The US Senate has unanimously passed legislation preventing US taxpayer money from going to companies that renounce their American citizenship to avoid paying US taxes.

Co-sponsored by Senator Harry Reid (D-NV) and Senator Paul Wellstone (D-MN), the amendment would bar the Department of Homeland Security from awarding lucrative government contracts to companies that reincorporate in offshore tax havens to sidestep US tax payments.

‘These corporations have turned their backs on their country in our hour of need, but they still come to Congress with outstretched hands asking for rewards,’ said Reid. ‘They want the benefits of American citizenship, while other people shoulder the tax burden. If their headquarters are attacked, they’ll look to American troops for help – not the Bermuda navy or the Cayman Islands air force.’

Under current law, if US companies incorporate offshore, they can avoid paying taxes on their foreign profits. Dozens of major US corporations have set up sham ‘headquarters’ in tax havens like Bermuda or the Cayman Islands while moving almost none of their operations outside the United States. Reid’s legislation would prevent corporations that use this loophole from getting US homeland security contracts.

‘These corporate expatriations are technically legal, but there’s no reason why the US government should reward them,’ says Reid. ‘If corporations want Homeland Defence contracts, they should come home.
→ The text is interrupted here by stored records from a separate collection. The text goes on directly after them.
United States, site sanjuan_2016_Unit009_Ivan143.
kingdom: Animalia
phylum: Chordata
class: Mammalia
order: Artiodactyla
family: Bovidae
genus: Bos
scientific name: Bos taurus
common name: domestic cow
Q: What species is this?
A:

If not, they should go lobby Bermuda – and leave us alone.’

In a speech on the Senate floor, Reid mentioned a company called Ingersoll-Rand as an example of the problem. The company was founded in 1905, and was based in New Jersey for decades. It manufactures heavy equipment, and even promotes the fact that its jackhammers created Mount Rushmore. Last December, just three months after the September 11 terrorist attacks, Ingersoll-Rand abandoned its US status. The company filed new incorporation papers and set up three employees in a tiny office in Bermuda – and will therefore avoid paying about $40 million a year in US taxes. However, Ingersoll-Rand still holds tens of millions of dollars in government contracts, and it is currently lobbying the US government to buy its airport security screening devices.

Reid’s measure has been added as an amendment to the Homeland Security Act (HR 5005) that is now being debated in the Senate. Similar legislation has already passed the House.